Onde mora o coração, histórias e paisagens
Coluna de Ana Sevinate3 MIN DE LEITURA | Revista 40
guardadores de chamas
– pelo País de Gales –
Cada um de nós guarda uma chama. A vida oferece-a na escolha de nos suster. Em troca, oferecemos o lugar de a guardar. E guardada nessa chama vive uma história, primeira e singular. Guardadores dela somos. E na devoção que devemos à vida, é esta a missão maior, a nossa, a de zelar por ela. Ao serviço, guardadores atentos de um templo. Como vestais. Preservando a chama viva e a história a revelar. Afastando tudo aquilo que impeça ou dificulte que a chama crepite na sombra e na noite. Recusando tudo aquilo que impeça ou dificulte que a história tome o seu lugar no círculo do tempo. Para que o fogo da lamparina não se extinga e para que lembremos o caminho para casa.
E é na paisagem da alma e é no coração da paisagem onde me encontro. Templos. A sua ondulação é como um cabelo imensamente comprido, decorado com musgos e entrançado por lãs e bagas. Macia, cobre-nos como um manto, cumprindo a promessa de podermos levar connosco o seu afago. As árvores saúdam os peregrinos e brincam, atirando bênçãos a quem as quiser agarrar. A ondulação da água canta lendas numa língua tão antiga que só o corpo sabe escutar. Ovelhas no campo, carneirinhos no mar.

•••

Tarefas a realizar.
[a] Transcreva fielmente o trecho do texto fornecido compreendido entre "E é na paisagem" e "carneirinhos no mar.", inclusive.
[b] Indique se cada uma das afirmações seguintes está de acordo com o texto fornecido. Responda sim ou não e cite literalmente as palavras do texto que o determinam: (i) Cada um de nós guarda uma chama. (ii) As árvores ignoram os peregrinos. (iii) A ondulação da água canta lendas numa língua recente.

Dados fornecidos.
•••

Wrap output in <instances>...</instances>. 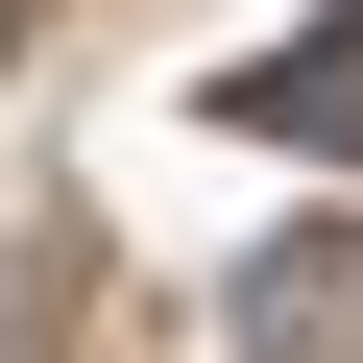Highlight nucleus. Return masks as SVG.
I'll return each mask as SVG.
<instances>
[{
  "instance_id": "obj_2",
  "label": "nucleus",
  "mask_w": 363,
  "mask_h": 363,
  "mask_svg": "<svg viewBox=\"0 0 363 363\" xmlns=\"http://www.w3.org/2000/svg\"><path fill=\"white\" fill-rule=\"evenodd\" d=\"M339 291H363V242L315 218V242H267V267H242V315H218V339H242V363H315V339H339Z\"/></svg>"
},
{
  "instance_id": "obj_3",
  "label": "nucleus",
  "mask_w": 363,
  "mask_h": 363,
  "mask_svg": "<svg viewBox=\"0 0 363 363\" xmlns=\"http://www.w3.org/2000/svg\"><path fill=\"white\" fill-rule=\"evenodd\" d=\"M49 315H73V242H0V363H49Z\"/></svg>"
},
{
  "instance_id": "obj_1",
  "label": "nucleus",
  "mask_w": 363,
  "mask_h": 363,
  "mask_svg": "<svg viewBox=\"0 0 363 363\" xmlns=\"http://www.w3.org/2000/svg\"><path fill=\"white\" fill-rule=\"evenodd\" d=\"M218 121H242V145H363V25H315V49L218 73Z\"/></svg>"
}]
</instances>
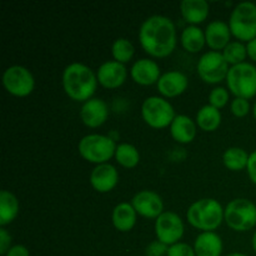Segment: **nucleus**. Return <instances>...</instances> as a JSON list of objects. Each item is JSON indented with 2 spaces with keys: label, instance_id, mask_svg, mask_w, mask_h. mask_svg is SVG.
Instances as JSON below:
<instances>
[{
  "label": "nucleus",
  "instance_id": "1",
  "mask_svg": "<svg viewBox=\"0 0 256 256\" xmlns=\"http://www.w3.org/2000/svg\"><path fill=\"white\" fill-rule=\"evenodd\" d=\"M139 40L142 48L150 56H169L176 46L174 22L164 15H152L144 20L140 26Z\"/></svg>",
  "mask_w": 256,
  "mask_h": 256
},
{
  "label": "nucleus",
  "instance_id": "28",
  "mask_svg": "<svg viewBox=\"0 0 256 256\" xmlns=\"http://www.w3.org/2000/svg\"><path fill=\"white\" fill-rule=\"evenodd\" d=\"M134 45L130 42V40L125 39V38H119L112 42V54L115 62H120V64H125L129 62L134 56Z\"/></svg>",
  "mask_w": 256,
  "mask_h": 256
},
{
  "label": "nucleus",
  "instance_id": "12",
  "mask_svg": "<svg viewBox=\"0 0 256 256\" xmlns=\"http://www.w3.org/2000/svg\"><path fill=\"white\" fill-rule=\"evenodd\" d=\"M132 205L138 214L148 219H158L164 212V202L162 196L152 190H142L135 194L132 200Z\"/></svg>",
  "mask_w": 256,
  "mask_h": 256
},
{
  "label": "nucleus",
  "instance_id": "26",
  "mask_svg": "<svg viewBox=\"0 0 256 256\" xmlns=\"http://www.w3.org/2000/svg\"><path fill=\"white\" fill-rule=\"evenodd\" d=\"M249 156L250 155L244 149L232 146L225 150L224 155H222V162H224L225 168L232 172H242L248 168Z\"/></svg>",
  "mask_w": 256,
  "mask_h": 256
},
{
  "label": "nucleus",
  "instance_id": "16",
  "mask_svg": "<svg viewBox=\"0 0 256 256\" xmlns=\"http://www.w3.org/2000/svg\"><path fill=\"white\" fill-rule=\"evenodd\" d=\"M188 85L189 80L186 75L178 70H172L160 76L158 82V90L162 96L175 98L182 95L188 89Z\"/></svg>",
  "mask_w": 256,
  "mask_h": 256
},
{
  "label": "nucleus",
  "instance_id": "25",
  "mask_svg": "<svg viewBox=\"0 0 256 256\" xmlns=\"http://www.w3.org/2000/svg\"><path fill=\"white\" fill-rule=\"evenodd\" d=\"M196 124L204 132H215L222 124V112L212 105H205L198 112Z\"/></svg>",
  "mask_w": 256,
  "mask_h": 256
},
{
  "label": "nucleus",
  "instance_id": "38",
  "mask_svg": "<svg viewBox=\"0 0 256 256\" xmlns=\"http://www.w3.org/2000/svg\"><path fill=\"white\" fill-rule=\"evenodd\" d=\"M252 249H254V252H256V232H254V235H252Z\"/></svg>",
  "mask_w": 256,
  "mask_h": 256
},
{
  "label": "nucleus",
  "instance_id": "2",
  "mask_svg": "<svg viewBox=\"0 0 256 256\" xmlns=\"http://www.w3.org/2000/svg\"><path fill=\"white\" fill-rule=\"evenodd\" d=\"M98 86V78L89 66L80 62H72L62 72V88L68 96L74 102H88L92 99Z\"/></svg>",
  "mask_w": 256,
  "mask_h": 256
},
{
  "label": "nucleus",
  "instance_id": "29",
  "mask_svg": "<svg viewBox=\"0 0 256 256\" xmlns=\"http://www.w3.org/2000/svg\"><path fill=\"white\" fill-rule=\"evenodd\" d=\"M222 55H224L228 64L232 65V66L242 64V62H245V59L248 56L246 45H244L239 40L230 42V44L222 50Z\"/></svg>",
  "mask_w": 256,
  "mask_h": 256
},
{
  "label": "nucleus",
  "instance_id": "24",
  "mask_svg": "<svg viewBox=\"0 0 256 256\" xmlns=\"http://www.w3.org/2000/svg\"><path fill=\"white\" fill-rule=\"evenodd\" d=\"M180 42H182V48L188 52H192V54L199 52L204 48V45L206 44L205 32H202L200 28L195 26V25H190V26H186L182 30Z\"/></svg>",
  "mask_w": 256,
  "mask_h": 256
},
{
  "label": "nucleus",
  "instance_id": "4",
  "mask_svg": "<svg viewBox=\"0 0 256 256\" xmlns=\"http://www.w3.org/2000/svg\"><path fill=\"white\" fill-rule=\"evenodd\" d=\"M229 28L232 35L239 42H252L256 38V4L252 2H239L230 14Z\"/></svg>",
  "mask_w": 256,
  "mask_h": 256
},
{
  "label": "nucleus",
  "instance_id": "10",
  "mask_svg": "<svg viewBox=\"0 0 256 256\" xmlns=\"http://www.w3.org/2000/svg\"><path fill=\"white\" fill-rule=\"evenodd\" d=\"M2 85L14 96L25 98L34 90L35 80L29 69L22 65H12L2 74Z\"/></svg>",
  "mask_w": 256,
  "mask_h": 256
},
{
  "label": "nucleus",
  "instance_id": "22",
  "mask_svg": "<svg viewBox=\"0 0 256 256\" xmlns=\"http://www.w3.org/2000/svg\"><path fill=\"white\" fill-rule=\"evenodd\" d=\"M136 214L138 212L130 202H120L112 210V225L122 232H130L136 222Z\"/></svg>",
  "mask_w": 256,
  "mask_h": 256
},
{
  "label": "nucleus",
  "instance_id": "14",
  "mask_svg": "<svg viewBox=\"0 0 256 256\" xmlns=\"http://www.w3.org/2000/svg\"><path fill=\"white\" fill-rule=\"evenodd\" d=\"M109 116V108L106 102L98 98L88 100L80 109V119L88 128H99Z\"/></svg>",
  "mask_w": 256,
  "mask_h": 256
},
{
  "label": "nucleus",
  "instance_id": "35",
  "mask_svg": "<svg viewBox=\"0 0 256 256\" xmlns=\"http://www.w3.org/2000/svg\"><path fill=\"white\" fill-rule=\"evenodd\" d=\"M248 175L250 180L256 185V150L252 152L249 156V162H248Z\"/></svg>",
  "mask_w": 256,
  "mask_h": 256
},
{
  "label": "nucleus",
  "instance_id": "21",
  "mask_svg": "<svg viewBox=\"0 0 256 256\" xmlns=\"http://www.w3.org/2000/svg\"><path fill=\"white\" fill-rule=\"evenodd\" d=\"M180 12L185 22L196 26V24L206 20L209 4L205 0H182L180 2Z\"/></svg>",
  "mask_w": 256,
  "mask_h": 256
},
{
  "label": "nucleus",
  "instance_id": "11",
  "mask_svg": "<svg viewBox=\"0 0 256 256\" xmlns=\"http://www.w3.org/2000/svg\"><path fill=\"white\" fill-rule=\"evenodd\" d=\"M184 230L182 218L172 212H164L155 222L156 239L168 246L180 242V239L184 235Z\"/></svg>",
  "mask_w": 256,
  "mask_h": 256
},
{
  "label": "nucleus",
  "instance_id": "8",
  "mask_svg": "<svg viewBox=\"0 0 256 256\" xmlns=\"http://www.w3.org/2000/svg\"><path fill=\"white\" fill-rule=\"evenodd\" d=\"M142 116L150 128L164 129L172 125L176 115L172 105L164 98L150 96L142 102Z\"/></svg>",
  "mask_w": 256,
  "mask_h": 256
},
{
  "label": "nucleus",
  "instance_id": "7",
  "mask_svg": "<svg viewBox=\"0 0 256 256\" xmlns=\"http://www.w3.org/2000/svg\"><path fill=\"white\" fill-rule=\"evenodd\" d=\"M78 149L86 162L100 165L106 164L112 156H115L116 145L110 136L89 134L80 140Z\"/></svg>",
  "mask_w": 256,
  "mask_h": 256
},
{
  "label": "nucleus",
  "instance_id": "33",
  "mask_svg": "<svg viewBox=\"0 0 256 256\" xmlns=\"http://www.w3.org/2000/svg\"><path fill=\"white\" fill-rule=\"evenodd\" d=\"M168 249H169L168 245L156 240V242H152L148 245L145 252H146V256H164L168 254Z\"/></svg>",
  "mask_w": 256,
  "mask_h": 256
},
{
  "label": "nucleus",
  "instance_id": "9",
  "mask_svg": "<svg viewBox=\"0 0 256 256\" xmlns=\"http://www.w3.org/2000/svg\"><path fill=\"white\" fill-rule=\"evenodd\" d=\"M196 69L202 82L206 84H218L226 80L230 68L222 52L210 50L200 58Z\"/></svg>",
  "mask_w": 256,
  "mask_h": 256
},
{
  "label": "nucleus",
  "instance_id": "5",
  "mask_svg": "<svg viewBox=\"0 0 256 256\" xmlns=\"http://www.w3.org/2000/svg\"><path fill=\"white\" fill-rule=\"evenodd\" d=\"M224 220L234 232H249L256 226V205L245 198L232 200L224 210Z\"/></svg>",
  "mask_w": 256,
  "mask_h": 256
},
{
  "label": "nucleus",
  "instance_id": "15",
  "mask_svg": "<svg viewBox=\"0 0 256 256\" xmlns=\"http://www.w3.org/2000/svg\"><path fill=\"white\" fill-rule=\"evenodd\" d=\"M119 172L112 164H100L90 174V184L98 192H109L116 186Z\"/></svg>",
  "mask_w": 256,
  "mask_h": 256
},
{
  "label": "nucleus",
  "instance_id": "13",
  "mask_svg": "<svg viewBox=\"0 0 256 256\" xmlns=\"http://www.w3.org/2000/svg\"><path fill=\"white\" fill-rule=\"evenodd\" d=\"M98 82L106 89H118L125 82L128 78L126 68L124 64L112 60L102 64L96 72Z\"/></svg>",
  "mask_w": 256,
  "mask_h": 256
},
{
  "label": "nucleus",
  "instance_id": "40",
  "mask_svg": "<svg viewBox=\"0 0 256 256\" xmlns=\"http://www.w3.org/2000/svg\"><path fill=\"white\" fill-rule=\"evenodd\" d=\"M252 114H254V118H255V120H256V102H255L254 108H252Z\"/></svg>",
  "mask_w": 256,
  "mask_h": 256
},
{
  "label": "nucleus",
  "instance_id": "37",
  "mask_svg": "<svg viewBox=\"0 0 256 256\" xmlns=\"http://www.w3.org/2000/svg\"><path fill=\"white\" fill-rule=\"evenodd\" d=\"M246 52H248V56H249L252 62H256V38L255 39H252V42H248Z\"/></svg>",
  "mask_w": 256,
  "mask_h": 256
},
{
  "label": "nucleus",
  "instance_id": "6",
  "mask_svg": "<svg viewBox=\"0 0 256 256\" xmlns=\"http://www.w3.org/2000/svg\"><path fill=\"white\" fill-rule=\"evenodd\" d=\"M226 84L236 98L252 99L256 95V66L246 62L234 65L228 72Z\"/></svg>",
  "mask_w": 256,
  "mask_h": 256
},
{
  "label": "nucleus",
  "instance_id": "32",
  "mask_svg": "<svg viewBox=\"0 0 256 256\" xmlns=\"http://www.w3.org/2000/svg\"><path fill=\"white\" fill-rule=\"evenodd\" d=\"M166 256H196L194 248L185 242H176L168 249Z\"/></svg>",
  "mask_w": 256,
  "mask_h": 256
},
{
  "label": "nucleus",
  "instance_id": "17",
  "mask_svg": "<svg viewBox=\"0 0 256 256\" xmlns=\"http://www.w3.org/2000/svg\"><path fill=\"white\" fill-rule=\"evenodd\" d=\"M230 36H232V32H230L229 24L222 20L212 22L205 29L206 45L212 52L224 50L230 44Z\"/></svg>",
  "mask_w": 256,
  "mask_h": 256
},
{
  "label": "nucleus",
  "instance_id": "30",
  "mask_svg": "<svg viewBox=\"0 0 256 256\" xmlns=\"http://www.w3.org/2000/svg\"><path fill=\"white\" fill-rule=\"evenodd\" d=\"M229 102V92L225 88H215L210 92L209 94V105L216 108V109H222Z\"/></svg>",
  "mask_w": 256,
  "mask_h": 256
},
{
  "label": "nucleus",
  "instance_id": "36",
  "mask_svg": "<svg viewBox=\"0 0 256 256\" xmlns=\"http://www.w3.org/2000/svg\"><path fill=\"white\" fill-rule=\"evenodd\" d=\"M5 256H30V252L24 245H14V246L10 248V250Z\"/></svg>",
  "mask_w": 256,
  "mask_h": 256
},
{
  "label": "nucleus",
  "instance_id": "3",
  "mask_svg": "<svg viewBox=\"0 0 256 256\" xmlns=\"http://www.w3.org/2000/svg\"><path fill=\"white\" fill-rule=\"evenodd\" d=\"M224 210L218 200L205 198L188 209L186 219L192 228L202 230V232H214L224 222Z\"/></svg>",
  "mask_w": 256,
  "mask_h": 256
},
{
  "label": "nucleus",
  "instance_id": "23",
  "mask_svg": "<svg viewBox=\"0 0 256 256\" xmlns=\"http://www.w3.org/2000/svg\"><path fill=\"white\" fill-rule=\"evenodd\" d=\"M19 214V202L12 192L2 190L0 192V225L2 228L12 224Z\"/></svg>",
  "mask_w": 256,
  "mask_h": 256
},
{
  "label": "nucleus",
  "instance_id": "31",
  "mask_svg": "<svg viewBox=\"0 0 256 256\" xmlns=\"http://www.w3.org/2000/svg\"><path fill=\"white\" fill-rule=\"evenodd\" d=\"M232 112L236 118H244L250 112V102L249 100L242 99V98H235L232 102Z\"/></svg>",
  "mask_w": 256,
  "mask_h": 256
},
{
  "label": "nucleus",
  "instance_id": "39",
  "mask_svg": "<svg viewBox=\"0 0 256 256\" xmlns=\"http://www.w3.org/2000/svg\"><path fill=\"white\" fill-rule=\"evenodd\" d=\"M226 256H248V255L242 254V252H232V254H229V255H226Z\"/></svg>",
  "mask_w": 256,
  "mask_h": 256
},
{
  "label": "nucleus",
  "instance_id": "19",
  "mask_svg": "<svg viewBox=\"0 0 256 256\" xmlns=\"http://www.w3.org/2000/svg\"><path fill=\"white\" fill-rule=\"evenodd\" d=\"M170 132L175 142L180 144H189L196 136V125L188 115H176L170 125Z\"/></svg>",
  "mask_w": 256,
  "mask_h": 256
},
{
  "label": "nucleus",
  "instance_id": "27",
  "mask_svg": "<svg viewBox=\"0 0 256 256\" xmlns=\"http://www.w3.org/2000/svg\"><path fill=\"white\" fill-rule=\"evenodd\" d=\"M115 159L118 164L122 165V168L126 169H132L136 166L140 162V154L136 148L128 142L118 145L115 150Z\"/></svg>",
  "mask_w": 256,
  "mask_h": 256
},
{
  "label": "nucleus",
  "instance_id": "18",
  "mask_svg": "<svg viewBox=\"0 0 256 256\" xmlns=\"http://www.w3.org/2000/svg\"><path fill=\"white\" fill-rule=\"evenodd\" d=\"M130 74L136 84L144 85V86L152 85L155 82L158 84L160 76H162L159 65L154 60L150 59H140L135 62L130 70Z\"/></svg>",
  "mask_w": 256,
  "mask_h": 256
},
{
  "label": "nucleus",
  "instance_id": "34",
  "mask_svg": "<svg viewBox=\"0 0 256 256\" xmlns=\"http://www.w3.org/2000/svg\"><path fill=\"white\" fill-rule=\"evenodd\" d=\"M10 244H12V235L8 232L5 228L0 229V254L6 255V252L10 250Z\"/></svg>",
  "mask_w": 256,
  "mask_h": 256
},
{
  "label": "nucleus",
  "instance_id": "20",
  "mask_svg": "<svg viewBox=\"0 0 256 256\" xmlns=\"http://www.w3.org/2000/svg\"><path fill=\"white\" fill-rule=\"evenodd\" d=\"M196 256H220L222 252V240L216 232H205L198 235L194 244Z\"/></svg>",
  "mask_w": 256,
  "mask_h": 256
}]
</instances>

•••

Lista de respostas.
[a]
E é na paisagem da alma e é no coração da paisagem onde me encontro. Templos. A sua ondulação é como um cabelo imensamente comprido, decorado com musgos e entrançado por lãs e bagas. Macia, cobre-nos como um manto, cumprindo a promessa de podermos levar connosco o seu afago. As árvores saúdam os peregrinos e brincam, atirando bênçãos a quem as quiser agarrar. A ondulação da água canta lendas numa língua tão antiga que só o corpo sabe escutar. Ovelhas no campo, carneirinhos no mar.

[b]
(i) Sim: "Cada um de nós guarda uma chama."
(ii) Não: "As árvores saúdam os peregrinos e brincam"
(iii) Não: "A ondulação da água canta lendas numa língua tão antiga que só o corpo sabe escutar."